*** Opening of Provided text ***
Latest revision as of 13:12, 15 June 2021









Procedure

Buckle up...

SolidWorks

Train Whistle Body

Step 1: Open SolidWorks 2020, and select a new part. Don't forget to save your file frequently as you go. In the bottom-right corner of your SolidWorks window, change the units to IPS (inch, pound, second).

TW1.png



Step 2: Select the Top Plane in the design tree (the left column on your screen) to begin your sketch. Click on the Sketch tab above and click Sketch.

TW2.png



Step 3: Draw a rectangle with its bottom-left corner coincident with the origin. Use the Smart Dimension tool to make this rectangle a square with 3/4-inch sides.

TW3.png



Step 4: Go to the Features tab and click on Extruded Boss/Base. Click on the Reverse Direction icon underneath the Direction 1 section in the left column to ensure that the square is extruded in the negative "y" direction. Set the depth to 9.5 inches, and click the green checkmark when you are finished.

TW4.png



Step 5: You should now have a solid square column. On the Features tab, click on Reference Geometry and select a Plane. The left column will ask for three reference points; choose the origin, the diagonal point across the 3/4-inch square, and the point at the bottom of the extrusion as shown in the screenshot. If you imagine the square column as a really tall sandwich with the 3/4-inch squares at the top and bottom acting as the pieces of bread, the reference plane we are creating acts as the knife that cuts the sandwich diagonally into two triangular sandwich halves. Click the green checkmark when you are finished.

TW5.png



Step 6: We are now going to draw a sketch on the plane we just created. With the plane selected, go to the Sketch tab and click on Sketch. Draw a rectangle starting from the origin to the opposite diagonal edge. You can make this rectangle a construction rectangle by checking the For Construction box in the left column. Use the Smart Dimension tool to set the vertical side of the rectangle to 3/4 inch. Now would be a good time to double-check that your drawing is fully defined in the bottom right corner of the screen.

TW6.png



Step 7: From the bottom right corner of the rectangle, draw a vertical line along the edge of square column. Use the Smart Dimension tool to set the length to 3/4 inch.
*** Close of Provided text ***
*** Opening of Information ***
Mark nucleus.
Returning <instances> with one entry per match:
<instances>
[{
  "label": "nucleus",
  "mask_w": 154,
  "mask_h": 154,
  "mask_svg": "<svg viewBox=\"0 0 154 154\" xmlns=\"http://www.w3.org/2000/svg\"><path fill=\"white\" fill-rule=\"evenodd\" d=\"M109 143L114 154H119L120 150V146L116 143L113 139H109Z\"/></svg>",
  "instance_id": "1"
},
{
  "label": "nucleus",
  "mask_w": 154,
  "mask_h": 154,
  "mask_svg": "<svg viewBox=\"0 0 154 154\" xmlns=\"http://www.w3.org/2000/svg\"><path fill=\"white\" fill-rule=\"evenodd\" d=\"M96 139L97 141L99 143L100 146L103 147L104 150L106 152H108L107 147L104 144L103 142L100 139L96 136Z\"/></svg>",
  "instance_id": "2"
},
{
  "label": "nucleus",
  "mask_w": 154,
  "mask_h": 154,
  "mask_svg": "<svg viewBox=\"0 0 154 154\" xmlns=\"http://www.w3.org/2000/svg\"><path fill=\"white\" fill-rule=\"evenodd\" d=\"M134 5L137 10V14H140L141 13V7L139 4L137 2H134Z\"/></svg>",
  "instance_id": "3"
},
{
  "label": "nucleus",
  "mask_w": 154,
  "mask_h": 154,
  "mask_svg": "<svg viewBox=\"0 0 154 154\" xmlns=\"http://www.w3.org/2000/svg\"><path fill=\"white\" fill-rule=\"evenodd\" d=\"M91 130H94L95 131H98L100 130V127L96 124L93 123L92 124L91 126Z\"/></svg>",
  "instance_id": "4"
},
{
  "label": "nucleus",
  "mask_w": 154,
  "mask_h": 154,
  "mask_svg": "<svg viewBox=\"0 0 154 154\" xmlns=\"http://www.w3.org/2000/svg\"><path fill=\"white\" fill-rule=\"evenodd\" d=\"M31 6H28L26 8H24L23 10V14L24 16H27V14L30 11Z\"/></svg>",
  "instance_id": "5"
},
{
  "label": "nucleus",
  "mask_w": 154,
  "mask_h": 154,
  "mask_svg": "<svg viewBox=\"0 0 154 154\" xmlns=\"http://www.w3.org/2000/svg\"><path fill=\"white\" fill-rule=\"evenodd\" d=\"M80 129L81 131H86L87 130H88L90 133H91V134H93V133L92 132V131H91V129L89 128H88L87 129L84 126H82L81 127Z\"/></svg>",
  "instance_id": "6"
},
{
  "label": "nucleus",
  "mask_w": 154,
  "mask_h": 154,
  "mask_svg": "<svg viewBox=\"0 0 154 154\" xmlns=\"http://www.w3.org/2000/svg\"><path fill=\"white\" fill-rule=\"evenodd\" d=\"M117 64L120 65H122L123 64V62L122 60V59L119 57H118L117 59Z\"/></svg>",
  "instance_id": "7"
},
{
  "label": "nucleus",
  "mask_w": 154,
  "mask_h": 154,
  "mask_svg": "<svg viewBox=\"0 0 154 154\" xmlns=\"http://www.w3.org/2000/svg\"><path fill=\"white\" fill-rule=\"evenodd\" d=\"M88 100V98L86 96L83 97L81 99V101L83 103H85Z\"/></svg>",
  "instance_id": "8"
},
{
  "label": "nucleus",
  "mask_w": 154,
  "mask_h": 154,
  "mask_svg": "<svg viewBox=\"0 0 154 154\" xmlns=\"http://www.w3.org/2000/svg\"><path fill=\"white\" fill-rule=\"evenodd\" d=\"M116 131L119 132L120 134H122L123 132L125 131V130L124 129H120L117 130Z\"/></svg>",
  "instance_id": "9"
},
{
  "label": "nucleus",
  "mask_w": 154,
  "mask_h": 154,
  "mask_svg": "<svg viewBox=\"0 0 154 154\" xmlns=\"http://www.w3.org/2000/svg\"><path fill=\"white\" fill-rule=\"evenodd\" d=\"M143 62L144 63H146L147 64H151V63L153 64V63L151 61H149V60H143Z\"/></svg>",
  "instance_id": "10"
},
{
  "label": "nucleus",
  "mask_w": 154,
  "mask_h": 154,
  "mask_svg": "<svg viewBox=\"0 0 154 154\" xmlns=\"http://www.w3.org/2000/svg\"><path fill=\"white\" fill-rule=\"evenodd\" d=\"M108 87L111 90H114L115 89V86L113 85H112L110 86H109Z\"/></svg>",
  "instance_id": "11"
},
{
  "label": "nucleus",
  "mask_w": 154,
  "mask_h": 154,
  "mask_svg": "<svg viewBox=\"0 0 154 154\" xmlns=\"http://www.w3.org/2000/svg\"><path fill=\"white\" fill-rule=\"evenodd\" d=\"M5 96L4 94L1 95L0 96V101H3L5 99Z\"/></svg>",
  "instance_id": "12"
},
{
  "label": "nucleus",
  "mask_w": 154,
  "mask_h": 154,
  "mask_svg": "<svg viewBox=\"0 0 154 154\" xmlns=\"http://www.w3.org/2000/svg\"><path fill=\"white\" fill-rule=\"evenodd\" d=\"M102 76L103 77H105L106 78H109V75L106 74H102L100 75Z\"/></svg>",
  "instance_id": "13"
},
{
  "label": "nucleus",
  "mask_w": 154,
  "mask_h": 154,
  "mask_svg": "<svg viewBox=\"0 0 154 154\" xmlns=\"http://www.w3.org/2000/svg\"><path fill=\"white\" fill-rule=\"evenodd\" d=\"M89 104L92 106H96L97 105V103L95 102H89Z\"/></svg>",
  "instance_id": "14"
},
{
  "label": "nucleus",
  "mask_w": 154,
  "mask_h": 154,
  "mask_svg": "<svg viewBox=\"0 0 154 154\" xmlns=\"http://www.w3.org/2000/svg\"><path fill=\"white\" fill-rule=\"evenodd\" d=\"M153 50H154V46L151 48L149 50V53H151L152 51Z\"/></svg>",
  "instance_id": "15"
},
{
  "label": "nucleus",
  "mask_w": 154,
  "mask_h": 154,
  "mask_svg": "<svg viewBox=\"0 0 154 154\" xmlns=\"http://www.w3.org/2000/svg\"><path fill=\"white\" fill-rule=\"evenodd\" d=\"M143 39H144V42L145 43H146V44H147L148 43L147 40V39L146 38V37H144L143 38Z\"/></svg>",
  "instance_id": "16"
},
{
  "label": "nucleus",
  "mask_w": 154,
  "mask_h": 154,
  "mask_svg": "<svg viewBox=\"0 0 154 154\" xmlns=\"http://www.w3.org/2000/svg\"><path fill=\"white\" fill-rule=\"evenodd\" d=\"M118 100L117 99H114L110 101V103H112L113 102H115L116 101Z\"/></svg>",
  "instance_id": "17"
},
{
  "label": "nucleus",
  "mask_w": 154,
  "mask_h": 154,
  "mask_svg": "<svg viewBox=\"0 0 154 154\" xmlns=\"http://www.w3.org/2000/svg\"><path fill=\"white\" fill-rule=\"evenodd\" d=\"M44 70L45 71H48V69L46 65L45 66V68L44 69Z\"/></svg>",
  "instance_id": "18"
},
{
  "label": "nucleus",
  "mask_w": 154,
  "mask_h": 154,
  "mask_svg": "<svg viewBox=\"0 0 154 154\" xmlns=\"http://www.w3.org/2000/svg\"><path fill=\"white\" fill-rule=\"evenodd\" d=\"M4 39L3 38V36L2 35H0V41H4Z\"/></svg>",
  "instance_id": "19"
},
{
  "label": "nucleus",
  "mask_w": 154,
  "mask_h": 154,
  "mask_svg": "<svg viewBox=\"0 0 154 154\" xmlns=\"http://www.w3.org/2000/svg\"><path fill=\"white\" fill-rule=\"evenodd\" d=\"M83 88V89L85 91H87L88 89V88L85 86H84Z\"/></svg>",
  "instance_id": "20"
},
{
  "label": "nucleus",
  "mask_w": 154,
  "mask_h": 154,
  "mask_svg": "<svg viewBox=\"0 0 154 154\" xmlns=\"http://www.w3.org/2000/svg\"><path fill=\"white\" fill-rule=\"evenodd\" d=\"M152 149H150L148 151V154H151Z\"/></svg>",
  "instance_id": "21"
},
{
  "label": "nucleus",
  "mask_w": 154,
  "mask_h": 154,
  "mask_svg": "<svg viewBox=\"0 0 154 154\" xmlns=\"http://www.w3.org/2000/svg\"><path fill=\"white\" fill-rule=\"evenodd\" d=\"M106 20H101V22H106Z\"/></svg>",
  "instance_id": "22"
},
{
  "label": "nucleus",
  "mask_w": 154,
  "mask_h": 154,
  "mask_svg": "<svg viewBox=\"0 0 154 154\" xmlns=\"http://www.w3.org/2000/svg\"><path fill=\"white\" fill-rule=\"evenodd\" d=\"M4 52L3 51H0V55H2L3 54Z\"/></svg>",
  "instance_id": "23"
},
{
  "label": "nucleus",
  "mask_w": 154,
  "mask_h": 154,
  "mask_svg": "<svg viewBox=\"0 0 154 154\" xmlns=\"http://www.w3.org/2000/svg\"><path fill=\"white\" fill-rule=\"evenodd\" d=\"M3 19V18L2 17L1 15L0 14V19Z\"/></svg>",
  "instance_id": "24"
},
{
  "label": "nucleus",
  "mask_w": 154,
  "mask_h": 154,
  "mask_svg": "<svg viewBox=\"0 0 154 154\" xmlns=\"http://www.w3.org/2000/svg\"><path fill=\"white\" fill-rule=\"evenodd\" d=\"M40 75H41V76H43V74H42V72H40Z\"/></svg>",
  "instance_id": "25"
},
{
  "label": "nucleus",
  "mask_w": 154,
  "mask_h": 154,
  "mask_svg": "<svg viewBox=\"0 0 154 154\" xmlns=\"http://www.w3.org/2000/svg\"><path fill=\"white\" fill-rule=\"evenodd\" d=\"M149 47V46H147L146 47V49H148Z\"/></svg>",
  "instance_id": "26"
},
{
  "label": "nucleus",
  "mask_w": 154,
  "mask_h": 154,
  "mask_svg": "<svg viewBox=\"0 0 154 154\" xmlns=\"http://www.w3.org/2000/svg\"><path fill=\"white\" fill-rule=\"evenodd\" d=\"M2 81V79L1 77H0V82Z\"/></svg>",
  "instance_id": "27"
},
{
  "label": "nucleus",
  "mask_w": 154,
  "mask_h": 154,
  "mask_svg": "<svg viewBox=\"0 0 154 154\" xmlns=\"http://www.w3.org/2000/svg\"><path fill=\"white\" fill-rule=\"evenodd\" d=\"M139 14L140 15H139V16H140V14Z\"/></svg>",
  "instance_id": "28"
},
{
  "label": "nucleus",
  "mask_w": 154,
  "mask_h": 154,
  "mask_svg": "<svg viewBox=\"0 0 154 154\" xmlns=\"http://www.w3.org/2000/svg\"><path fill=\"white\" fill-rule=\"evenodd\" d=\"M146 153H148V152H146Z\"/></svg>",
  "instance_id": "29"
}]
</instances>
*** Close of Information ***
Task set:
**A)** In the SolidWorks procedure, to what depth is the square extruded in Step 4?
**B)** Reproduce the SolidWorks procedure word for word from "Buckle up..." to "and click Sketch.".
Rely only on the SolidWorks procedure text, not on the items.

Answers for this exercise:
**A)** 9.5 inches

**B)**
Buckle up...

SolidWorks

Train Whistle Body

Step 1: Open SolidWorks 2020, and select a new part. Don't forget to save your file frequently as you go. In the bottom-right corner of your SolidWorks window, change the units to IPS (inch, pound, second).

TW1.png



Step 2: Select the Top Plane in the design tree (the left column on your screen) to begin your sketch. Click on the Sketch tab above and click Sketch.